++++ MATERIAL SUPPLIED

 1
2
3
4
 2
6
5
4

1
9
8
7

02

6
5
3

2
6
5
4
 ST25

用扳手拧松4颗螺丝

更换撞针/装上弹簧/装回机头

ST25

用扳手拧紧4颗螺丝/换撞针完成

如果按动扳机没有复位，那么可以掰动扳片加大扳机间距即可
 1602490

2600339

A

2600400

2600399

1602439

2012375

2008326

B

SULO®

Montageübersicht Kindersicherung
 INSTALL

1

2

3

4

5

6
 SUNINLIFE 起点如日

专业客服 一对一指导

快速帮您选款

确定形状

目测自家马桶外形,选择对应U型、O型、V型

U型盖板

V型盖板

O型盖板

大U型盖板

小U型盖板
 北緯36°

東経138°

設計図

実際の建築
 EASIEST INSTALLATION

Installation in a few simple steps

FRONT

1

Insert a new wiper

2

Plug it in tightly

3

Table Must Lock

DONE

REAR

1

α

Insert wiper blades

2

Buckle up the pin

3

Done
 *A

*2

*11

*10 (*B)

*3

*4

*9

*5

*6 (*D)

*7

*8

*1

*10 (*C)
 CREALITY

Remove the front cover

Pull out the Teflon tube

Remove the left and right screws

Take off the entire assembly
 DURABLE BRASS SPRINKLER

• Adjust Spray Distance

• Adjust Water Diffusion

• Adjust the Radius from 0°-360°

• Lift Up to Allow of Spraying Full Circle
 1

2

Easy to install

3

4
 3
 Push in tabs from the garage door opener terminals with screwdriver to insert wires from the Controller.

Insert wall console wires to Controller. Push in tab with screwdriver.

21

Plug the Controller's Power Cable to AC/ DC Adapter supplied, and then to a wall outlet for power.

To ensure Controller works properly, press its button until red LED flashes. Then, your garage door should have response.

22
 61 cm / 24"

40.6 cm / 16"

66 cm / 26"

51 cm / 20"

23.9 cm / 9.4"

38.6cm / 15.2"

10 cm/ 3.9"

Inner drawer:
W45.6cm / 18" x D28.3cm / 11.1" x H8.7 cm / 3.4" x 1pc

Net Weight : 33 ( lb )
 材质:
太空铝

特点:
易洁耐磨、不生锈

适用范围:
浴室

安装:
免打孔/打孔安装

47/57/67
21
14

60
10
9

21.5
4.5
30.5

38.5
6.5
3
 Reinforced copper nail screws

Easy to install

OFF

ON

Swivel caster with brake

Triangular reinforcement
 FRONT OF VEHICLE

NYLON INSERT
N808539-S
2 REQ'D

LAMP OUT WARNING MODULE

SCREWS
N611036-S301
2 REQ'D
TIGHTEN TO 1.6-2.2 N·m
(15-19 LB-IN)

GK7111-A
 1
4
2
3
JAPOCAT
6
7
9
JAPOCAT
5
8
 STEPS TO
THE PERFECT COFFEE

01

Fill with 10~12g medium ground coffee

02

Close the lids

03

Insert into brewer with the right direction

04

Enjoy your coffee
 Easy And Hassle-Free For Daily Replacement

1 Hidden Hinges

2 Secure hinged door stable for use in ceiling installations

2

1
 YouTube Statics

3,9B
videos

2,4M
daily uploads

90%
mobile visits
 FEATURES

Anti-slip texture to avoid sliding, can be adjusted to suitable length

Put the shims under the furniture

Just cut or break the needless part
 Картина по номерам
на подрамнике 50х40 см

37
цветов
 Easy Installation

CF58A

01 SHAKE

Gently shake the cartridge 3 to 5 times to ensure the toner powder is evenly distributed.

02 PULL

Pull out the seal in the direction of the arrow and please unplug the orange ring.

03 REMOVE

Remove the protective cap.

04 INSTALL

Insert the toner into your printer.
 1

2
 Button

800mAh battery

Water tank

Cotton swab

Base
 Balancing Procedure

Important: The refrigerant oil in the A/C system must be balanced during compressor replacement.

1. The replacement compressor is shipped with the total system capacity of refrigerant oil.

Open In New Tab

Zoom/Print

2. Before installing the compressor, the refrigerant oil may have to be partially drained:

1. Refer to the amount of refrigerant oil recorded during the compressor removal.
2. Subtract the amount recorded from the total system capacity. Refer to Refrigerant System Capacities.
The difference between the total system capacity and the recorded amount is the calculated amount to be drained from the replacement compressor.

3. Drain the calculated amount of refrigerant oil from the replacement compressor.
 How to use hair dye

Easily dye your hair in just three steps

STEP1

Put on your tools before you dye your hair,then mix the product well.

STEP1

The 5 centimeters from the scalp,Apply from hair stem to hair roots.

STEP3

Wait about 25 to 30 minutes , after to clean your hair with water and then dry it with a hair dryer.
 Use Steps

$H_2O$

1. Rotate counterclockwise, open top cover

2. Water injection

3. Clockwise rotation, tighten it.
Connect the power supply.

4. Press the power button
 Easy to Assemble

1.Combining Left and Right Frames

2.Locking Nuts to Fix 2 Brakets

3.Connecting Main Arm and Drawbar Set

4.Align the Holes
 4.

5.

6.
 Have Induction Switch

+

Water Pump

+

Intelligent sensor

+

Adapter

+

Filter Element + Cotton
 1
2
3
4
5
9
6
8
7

++++++++

> **PROBLEM TO SOLVE**
Can you restate every record above word for word?

> **EXPECTED ANSWER**
 1
2
3
4
 2
6
5
4

1
9
8
7

02

6
5
3

2
6
5
4
 ST25

用扳手拧松4颗螺丝

更换撞针/装上弹簧/装回机头

ST25

用扳手拧紧4颗螺丝/换撞针完成

如果按动扳机没有复位，那么可以掰动扳片加大扳机间距即可
 1602490

2600339

A

2600400

2600399

1602439

2012375

2008326

B

SULO®

Montageübersicht Kindersicherung
 INSTALL

1

2

3

4

5

6
 SUNINLIFE 起点如日

专业客服 一对一指导

快速帮您选款

确定形状

目测自家马桶外形,选择对应U型、O型、V型

U型盖板

V型盖板

O型盖板

大U型盖板

小U型盖板
 北緯36°

東経138°

設計図

実際の建築
 EASIEST INSTALLATION

Installation in a few simple steps

FRONT

1

Insert a new wiper

2

Plug it in tightly

3

Table Must Lock

DONE

REAR

1

α

Insert wiper blades

2

Buckle up the pin

3

Done
 *A

*2

*11

*10 (*B)

*3

*4

*9

*5

*6 (*D)

*7

*8

*1

*10 (*C)
 CREALITY

Remove the front cover

Pull out the Teflon tube

Remove the left and right screws

Take off the entire assembly
 DURABLE BRASS SPRINKLER

• Adjust Spray Distance

• Adjust Water Diffusion

• Adjust the Radius from 0°-360°

• Lift Up to Allow of Spraying Full Circle
 1

2

Easy to install

3

4
 3
 Push in tabs from the garage door opener terminals with screwdriver to insert wires from the Controller.

Insert wall console wires to Controller. Push in tab with screwdriver.

21

Plug the Controller's Power Cable to AC/ DC Adapter supplied, and then to a wall outlet for power.

To ensure Controller works properly, press its button until red LED flashes. Then, your garage door should have response.

22
 61 cm / 24"

40.6 cm / 16"

66 cm / 26"

51 cm / 20"

23.9 cm / 9.4"

38.6cm / 15.2"

10 cm/ 3.9"

Inner drawer:
W45.6cm / 18" x D28.3cm / 11.1" x H8.7 cm / 3.4" x 1pc

Net Weight : 33 ( lb )
 材质:
太空铝

特点:
易洁耐磨、不生锈

适用范围:
浴室

安装:
免打孔/打孔安装

47/57/67
21
14

60
10
9

21.5
4.5
30.5

38.5
6.5
3
 Reinforced copper nail screws

Easy to install

OFF

ON

Swivel caster with brake

Triangular reinforcement
 FRONT OF VEHICLE

NYLON INSERT
N808539-S
2 REQ'D

LAMP OUT WARNING MODULE

SCREWS
N611036-S301
2 REQ'D
TIGHTEN TO 1.6-2.2 N·m
(15-19 LB-IN)

GK7111-A
 1
4
2
3
JAPOCAT
6
7
9
JAPOCAT
5
8
 STEPS TO
THE PERFECT COFFEE

01

Fill with 10~12g medium ground coffee

02

Close the lids

03

Insert into brewer with the right direction

04

Enjoy your coffee
 Easy And Hassle-Free For Daily Replacement

1 Hidden Hinges

2 Secure hinged door stable for use in ceiling installations

2

1
 YouTube Statics

3,9B
videos

2,4M
daily uploads

90%
mobile visits
 FEATURES

Anti-slip texture to avoid sliding, can be adjusted to suitable length

Put the shims under the furniture

Just cut or break the needless part
 Картина по номерам
на подрамнике 50х40 см

37
цветов
 Easy Installation

CF58A

01 SHAKE

Gently shake the cartridge 3 to 5 times to ensure the toner powder is evenly distributed.

02 PULL

Pull out the seal in the direction of the arrow and please unplug the orange ring.

03 REMOVE

Remove the protective cap.

04 INSTALL

Insert the toner into your printer.
 1

2
 Button

800mAh battery

Water tank

Cotton swab

Base
 Balancing Procedure

Important: The refrigerant oil in the A/C system must be balanced during compressor replacement.

1. The replacement compressor is shipped with the total system capacity of refrigerant oil.

Open In New Tab

Zoom/Print

2. Before installing the compressor, the refrigerant oil may have to be partially drained:

1. Refer to the amount of refrigerant oil recorded during the compressor removal.
2. Subtract the amount recorded from the total system capacity. Refer to Refrigerant System Capacities.
The difference between the total system capacity and the recorded amount is the calculated amount to be drained from the replacement compressor.

3. Drain the calculated amount of refrigerant oil from the replacement compressor.
 How to use hair dye

Easily dye your hair in just three steps

STEP1

Put on your tools before you dye your hair,then mix the product well.

STEP1

The 5 centimeters from the scalp,Apply from hair stem to hair roots.

STEP3

Wait about 25 to 30 minutes , after to clean your hair with water and then dry it with a hair dryer.
 Use Steps

$H_2O$

1. Rotate counterclockwise, open top cover

2. Water injection

3. Clockwise rotation, tighten it.
Connect the power supply.

4. Press the power button
 Easy to Assemble

1.Combining Left and Right Frames

2.Locking Nuts to Fix 2 Brakets

3.Connecting Main Arm and Drawbar Set

4.Align the Holes
 4.

5.

6.
 Have Induction Switch

+

Water Pump

+

Intelligent sensor

+

Adapter

+

Filter Element + Cotton
 1
2
3
4
5
9
6
8
7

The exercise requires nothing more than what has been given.